Housing analysts and economists have high hopes for 2015. The real estate market is expected to build momentum across the board nest year, mostly because of a strengthening economy.
Here’s a summary of some of the real estate forecasts for 2015:
- Millennial force: Younger professionals are having more luck in the job market, which is expected to help more of them jump into home ownership in the new year. Overall, employment is on the rise.
- Millennials — particularly those aged 25 to 29 — has risen by 3 percent.
- Mortgage rates rising: Don’t expect the low rates to stick around much longer. Mortgage rates are expected to rise next year. Freddie Mac projects mortgage rates will likely average 4.6 percent but inch up to 5 percent by the end of 2015.
- Return of the 3 percent down payment: New programs are popping up to help more buyers break into home ownership with lower down payments. In early December, Freddie Mac and Fannie Mae announced conventional loan down-payment programs that will allow qualified first-time buyers to secure a fixed-rate mortgage with a 3 percent down payment.
- Housing affordability declines: Affordability for homes, based on home-price appreciation and rising mortgage interest rates, will likely fall by 5 percent to 10 percent in 2015, according to realtor.com® forecasts. However, the decline in affordability could be offset by an increase in salaries next year for many households.

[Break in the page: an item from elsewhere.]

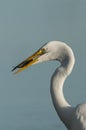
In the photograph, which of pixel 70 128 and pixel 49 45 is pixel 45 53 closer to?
pixel 49 45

- New-home sales rebound: Sales of new homes are expected to rise 25 percent as single-family construction picks up traction in 2015. The National Association of REALTORS® projects single-family housing starts to rise to 820,000 in 2015, which is still below the 1 million historical average.
- Foreclosures recede to pre-recession levels: The number of foreclosures is expected to continue to fall in 2015, but expect them to still be elevated in some pockets across the country — particularly in judicial states where foreclosures must wind through the courts. Foreclosures will likely fall to pre-crisis levels in 2015.
- Drop in oil prices will boost housing: Oil prices have plunged 45 percent since June, which could inadvertently provide a lift to the housing market.
- Rent rises to outpace home-value growth: Rents likely will continue to rise in the new year, and an increase in rental costs in 2015 could outpace annual home-price gains. Expect the rental market to remain a “landlord’s market” in 2015, with vacancy rates expected to stay below 5 percent in the new year, according to the National Association of REALTORS®.
- Stronger economy leads to greater confidence: A stronger economy will likely lead to more demand for housing in 2015. “The combination of stronger employment growth and especially Millennial job growth makes for solid footing for the real estate market. Moreover, the recent drop in oil prices cannot be overstated, because not only does it directly lower the transportation and home energy costs for households, but it also improves consumer confidence. And confident consumers are more likely to spend on big ticket items, which is sweet music to the ears of the real estate market,” said Sam Khater, Deputy Chief Economist at CoreLogic.